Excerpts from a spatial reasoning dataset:
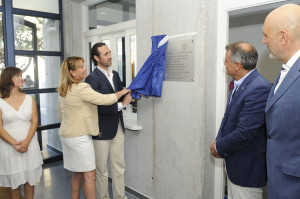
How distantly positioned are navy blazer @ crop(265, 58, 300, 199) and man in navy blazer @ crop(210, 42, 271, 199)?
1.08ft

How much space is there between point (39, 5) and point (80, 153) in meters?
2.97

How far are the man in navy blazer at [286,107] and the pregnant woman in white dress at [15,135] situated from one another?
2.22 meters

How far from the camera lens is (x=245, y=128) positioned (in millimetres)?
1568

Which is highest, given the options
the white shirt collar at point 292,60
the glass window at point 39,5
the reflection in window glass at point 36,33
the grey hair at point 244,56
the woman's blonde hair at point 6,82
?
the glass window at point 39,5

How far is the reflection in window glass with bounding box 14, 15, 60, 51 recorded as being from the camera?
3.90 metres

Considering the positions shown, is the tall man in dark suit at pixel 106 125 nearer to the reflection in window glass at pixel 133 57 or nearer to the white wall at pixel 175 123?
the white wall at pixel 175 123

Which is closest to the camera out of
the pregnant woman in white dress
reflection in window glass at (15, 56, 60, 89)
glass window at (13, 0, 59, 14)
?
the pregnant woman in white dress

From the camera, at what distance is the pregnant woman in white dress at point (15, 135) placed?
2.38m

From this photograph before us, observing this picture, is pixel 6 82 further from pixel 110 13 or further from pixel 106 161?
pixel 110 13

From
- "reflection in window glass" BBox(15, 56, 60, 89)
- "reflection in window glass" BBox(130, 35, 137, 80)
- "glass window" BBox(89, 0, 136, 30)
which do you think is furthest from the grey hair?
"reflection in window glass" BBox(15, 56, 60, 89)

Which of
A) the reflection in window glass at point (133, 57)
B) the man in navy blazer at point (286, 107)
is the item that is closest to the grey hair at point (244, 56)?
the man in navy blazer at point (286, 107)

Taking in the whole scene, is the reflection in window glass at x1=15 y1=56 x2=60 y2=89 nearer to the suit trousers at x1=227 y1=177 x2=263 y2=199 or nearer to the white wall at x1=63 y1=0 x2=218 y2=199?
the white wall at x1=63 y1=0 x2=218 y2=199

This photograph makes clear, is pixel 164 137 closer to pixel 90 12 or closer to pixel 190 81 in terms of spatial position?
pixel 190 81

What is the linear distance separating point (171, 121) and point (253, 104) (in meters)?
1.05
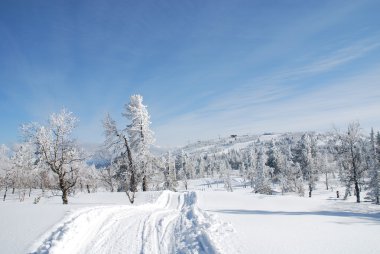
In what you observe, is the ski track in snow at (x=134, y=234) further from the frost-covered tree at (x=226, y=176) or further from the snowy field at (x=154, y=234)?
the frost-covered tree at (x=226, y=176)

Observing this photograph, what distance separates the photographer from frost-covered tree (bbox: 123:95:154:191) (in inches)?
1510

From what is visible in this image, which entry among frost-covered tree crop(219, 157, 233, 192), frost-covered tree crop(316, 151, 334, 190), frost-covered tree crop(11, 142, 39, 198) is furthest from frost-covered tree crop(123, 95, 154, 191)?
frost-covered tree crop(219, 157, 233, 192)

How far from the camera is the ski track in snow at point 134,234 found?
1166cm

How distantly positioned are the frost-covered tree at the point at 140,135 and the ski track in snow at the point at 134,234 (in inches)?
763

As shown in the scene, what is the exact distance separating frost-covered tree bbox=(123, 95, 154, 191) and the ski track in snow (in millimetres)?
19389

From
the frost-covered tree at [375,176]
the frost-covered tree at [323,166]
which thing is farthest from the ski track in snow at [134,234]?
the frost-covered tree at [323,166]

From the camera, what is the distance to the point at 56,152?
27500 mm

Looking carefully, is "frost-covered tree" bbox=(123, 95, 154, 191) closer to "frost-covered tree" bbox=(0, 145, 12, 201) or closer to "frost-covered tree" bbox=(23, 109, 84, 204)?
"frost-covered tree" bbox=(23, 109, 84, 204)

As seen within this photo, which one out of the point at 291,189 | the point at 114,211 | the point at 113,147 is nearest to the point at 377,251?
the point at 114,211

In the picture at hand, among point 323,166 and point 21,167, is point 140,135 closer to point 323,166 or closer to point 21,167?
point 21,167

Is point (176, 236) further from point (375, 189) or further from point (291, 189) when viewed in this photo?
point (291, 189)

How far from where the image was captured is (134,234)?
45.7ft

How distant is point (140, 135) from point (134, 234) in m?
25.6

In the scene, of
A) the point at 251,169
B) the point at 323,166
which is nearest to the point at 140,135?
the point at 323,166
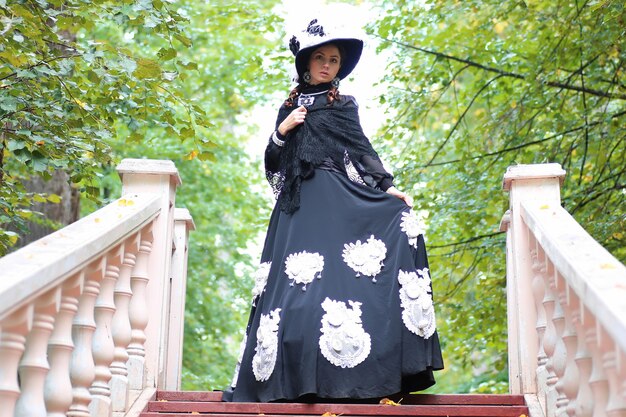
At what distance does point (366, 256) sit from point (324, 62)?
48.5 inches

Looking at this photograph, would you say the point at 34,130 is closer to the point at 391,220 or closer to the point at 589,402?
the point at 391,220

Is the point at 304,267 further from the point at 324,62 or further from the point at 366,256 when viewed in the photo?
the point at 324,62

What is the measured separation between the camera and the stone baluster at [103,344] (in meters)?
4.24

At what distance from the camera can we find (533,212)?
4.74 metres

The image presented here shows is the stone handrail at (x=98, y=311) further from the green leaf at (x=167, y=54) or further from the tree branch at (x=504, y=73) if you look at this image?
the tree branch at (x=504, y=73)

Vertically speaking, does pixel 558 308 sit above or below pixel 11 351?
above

* [Instructions for the task] Update the material above by changing every "grey hair" to "silver hair" and leaving all other wording as it stands. Leave out the pictures.

* [In response]
How distantly positioned are navy blazer @ crop(265, 58, 300, 199) and man in navy blazer @ crop(210, 42, 271, 199)?
1.08ft

How much space is there between point (39, 5) and point (80, 153) in meters?
2.97

How far are the man in navy blazer at [286,107] and the pregnant woman in white dress at [15,135] situated from one another?
2.22 meters

How far from the camera lens is (x=245, y=128) positioned (in millimetres)?
1568

Which is highest, given the options
the white shirt collar at point 292,60
the glass window at point 39,5
the reflection in window glass at point 36,33
the silver hair at point 244,56
the woman's blonde hair at point 6,82
?
the glass window at point 39,5

How far is the reflection in window glass with bounding box 14, 15, 60, 51 recorded as being from the camera?
3.90 metres

Considering the positions shown, is the tall man in dark suit at pixel 106 125 nearer to the reflection in window glass at pixel 133 57 or nearer to the white wall at pixel 175 123?
the white wall at pixel 175 123

Which is closest to the camera out of
the pregnant woman in white dress
reflection in window glass at (15, 56, 60, 89)
glass window at (13, 0, 59, 14)
?
the pregnant woman in white dress

From the camera, at what distance is the pregnant woman in white dress at point (15, 135) placed?
2.38m

From this photograph before us, observing this picture, is pixel 6 82 further from pixel 110 13 or further from pixel 106 161?
pixel 110 13

From
- "reflection in window glass" BBox(15, 56, 60, 89)
- "reflection in window glass" BBox(130, 35, 137, 80)
- "glass window" BBox(89, 0, 136, 30)
which do you think is furthest from the silver hair?
"reflection in window glass" BBox(15, 56, 60, 89)

Which of
A) the reflection in window glass at point (133, 57)
B) the man in navy blazer at point (286, 107)
is the item that is closest to the silver hair at point (244, 56)?
the man in navy blazer at point (286, 107)

Taking in the whole scene, is the reflection in window glass at x1=15 y1=56 x2=60 y2=89 nearer to the suit trousers at x1=227 y1=177 x2=263 y2=199 or nearer to the white wall at x1=63 y1=0 x2=218 y2=199?
the white wall at x1=63 y1=0 x2=218 y2=199

This photograph makes clear, is pixel 164 137 closer to pixel 90 12 or closer to pixel 190 81 in terms of spatial position?
pixel 190 81

What is the linear distance separating point (171, 121) and point (253, 104) (in meters)?
1.05
In what you observe, is the ski track in snow at (x=134, y=234) further from the frost-covered tree at (x=226, y=176) or further from the snowy field at (x=154, y=234)?
the frost-covered tree at (x=226, y=176)

Observing this photograph, what distance separates the photographer from frost-covered tree (bbox: 123:95:154:191) (in inches)?
1510

From what is visible in this image, which entry among frost-covered tree crop(219, 157, 233, 192), frost-covered tree crop(316, 151, 334, 190), frost-covered tree crop(11, 142, 39, 198) is furthest from frost-covered tree crop(123, 95, 154, 191)?
frost-covered tree crop(219, 157, 233, 192)

How far from the camera is the ski track in snow at point 134,234 found?
1166cm

How distantly positioned are the frost-covered tree at the point at 140,135 and the ski track in snow at the point at 134,234 (in inches)?
763

As shown in the scene, what is the exact distance separating frost-covered tree bbox=(123, 95, 154, 191) and the ski track in snow (in millimetres)?
19389

From
the frost-covered tree at [375,176]
the frost-covered tree at [323,166]
which thing is farthest from the ski track in snow at [134,234]?
the frost-covered tree at [323,166]

From the camera, what is the distance to the point at 56,152?
27500 mm

Looking carefully, is "frost-covered tree" bbox=(123, 95, 154, 191) closer to "frost-covered tree" bbox=(0, 145, 12, 201) or closer to "frost-covered tree" bbox=(23, 109, 84, 204)?
"frost-covered tree" bbox=(23, 109, 84, 204)

As seen within this photo, which one out of the point at 291,189 | the point at 114,211 | the point at 113,147 is nearest to the point at 377,251?
the point at 114,211

In the picture at hand, among point 323,166 and point 21,167, is point 140,135 closer to point 323,166 or closer to point 21,167?
point 21,167

Is point (176, 236) further from point (375, 189) or further from point (291, 189) when viewed in this photo?
point (291, 189)

How far from where the image was captured is (134,234)?
45.7ft

How distant is point (140, 135) from point (134, 234) in m?
25.6

In the scene, of
A) the point at 251,169
B) the point at 323,166
which is nearest to the point at 140,135?
the point at 323,166
At what distance does point (366, 256) sit from point (324, 62)?
48.5 inches

Looking at this photograph, would you say the point at 34,130 is closer to the point at 391,220 or closer to the point at 589,402?
the point at 391,220

Is the point at 304,267 further from the point at 324,62 or further from the point at 366,256 when viewed in the photo?
the point at 324,62

What is the measured separation between the camera and the stone baluster at [103,344] (in meters)?
4.24

At what distance from the camera can we find (533,212)?
4.74 metres

The image presented here shows is the stone handrail at (x=98, y=311) further from the green leaf at (x=167, y=54) or further from the tree branch at (x=504, y=73) if you look at this image?
the tree branch at (x=504, y=73)

Vertically speaking, does pixel 558 308 sit above or below pixel 11 351?
above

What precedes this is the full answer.